The Aluminum Association Trade Enforcement Working Group, a coalition of U.S. aluminum foil producers, filed the petition on March 9 seeking relief from the effects of dumped and unfairly subsidized aluminum foil on the U.S. industry. More than 230 Chinese companies are identified in the petition. The estimated dumping margins range from 38.40 percent to 140.21 percent. Regarding subsidies, Commerce has initiated an investigation into 26 separately alleged subsidy programs.
Click HERE for a fact sheet on these initiations.
In 2016, imports of aluminum foil from China were valued at an estimated $389 million.
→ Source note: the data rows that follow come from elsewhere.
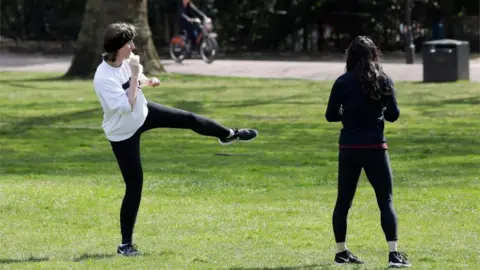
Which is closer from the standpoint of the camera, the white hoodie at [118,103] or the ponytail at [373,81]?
the ponytail at [373,81]

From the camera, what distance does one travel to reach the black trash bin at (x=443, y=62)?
25.4 meters

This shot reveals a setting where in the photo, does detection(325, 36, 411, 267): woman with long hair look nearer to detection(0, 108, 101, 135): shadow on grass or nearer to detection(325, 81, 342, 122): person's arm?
detection(325, 81, 342, 122): person's arm

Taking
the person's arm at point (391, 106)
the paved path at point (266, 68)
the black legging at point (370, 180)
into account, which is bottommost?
the paved path at point (266, 68)

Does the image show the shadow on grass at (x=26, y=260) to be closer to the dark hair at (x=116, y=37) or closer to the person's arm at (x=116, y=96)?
the person's arm at (x=116, y=96)

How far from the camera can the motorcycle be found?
31328 millimetres

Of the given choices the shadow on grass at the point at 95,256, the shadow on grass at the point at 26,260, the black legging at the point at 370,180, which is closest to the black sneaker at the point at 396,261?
the black legging at the point at 370,180

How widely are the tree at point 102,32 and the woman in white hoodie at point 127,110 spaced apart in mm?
17711

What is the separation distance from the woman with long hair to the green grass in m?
0.59

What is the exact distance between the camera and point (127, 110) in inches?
319

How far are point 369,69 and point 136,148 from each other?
1753mm

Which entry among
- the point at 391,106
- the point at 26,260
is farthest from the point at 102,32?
the point at 391,106

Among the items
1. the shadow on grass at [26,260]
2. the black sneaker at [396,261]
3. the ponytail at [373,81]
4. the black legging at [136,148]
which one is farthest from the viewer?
the shadow on grass at [26,260]

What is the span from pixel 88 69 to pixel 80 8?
1165 centimetres

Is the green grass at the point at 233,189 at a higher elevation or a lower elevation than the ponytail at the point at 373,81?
lower
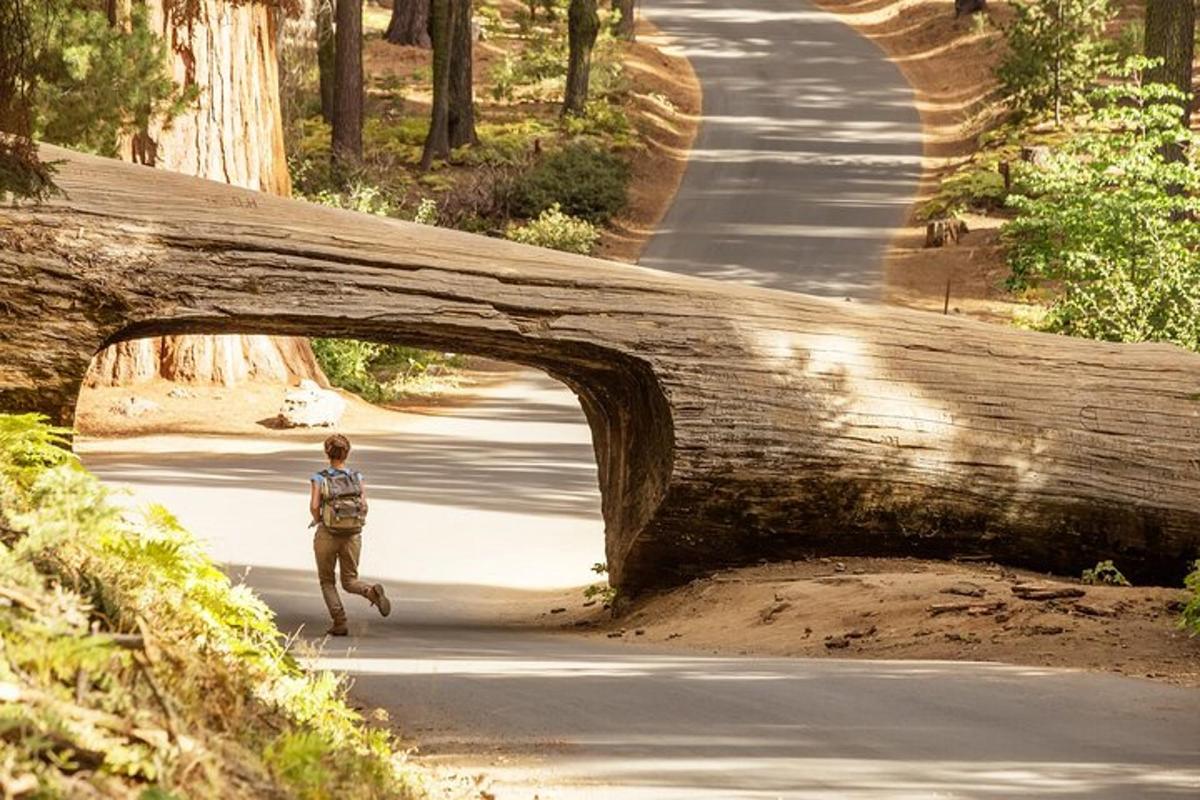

AD and CVD laws provide U.S. businesses and workers with an internationally accepted mechanism to seek relief from the injurious effects of dumping and unfairly subsidized imports into the United States. Today’s action launches AD and CVD investigations that will determine if Chinese exporters of aluminum foil have received government subsidies and sold these products at below the cost of production in the United States.
In addition, the U.S. International Trade Commission (ITC) is conducting investigations to determine whether or not the domestic industry is injured or threatened with material injury by imports of aluminum foil from China. The ITC is currently scheduled to make its preliminary injury determinations on or before April 24. If the ITC issues affirmative preliminary injury decisions, the investigations will continue and Commerce will be scheduled to make its preliminary CVD and AD determinations on June 2, and August 16, respectively, unless the statutory deadlines are extended.
Should the Department of Commerce preliminarily find dumping and/or subsidization has occurred, the Department will instruct U.S. Customs and Border Protection to collect cash deposits based on the preliminary dumping margins from all U.S. companies importing aluminum foil from China.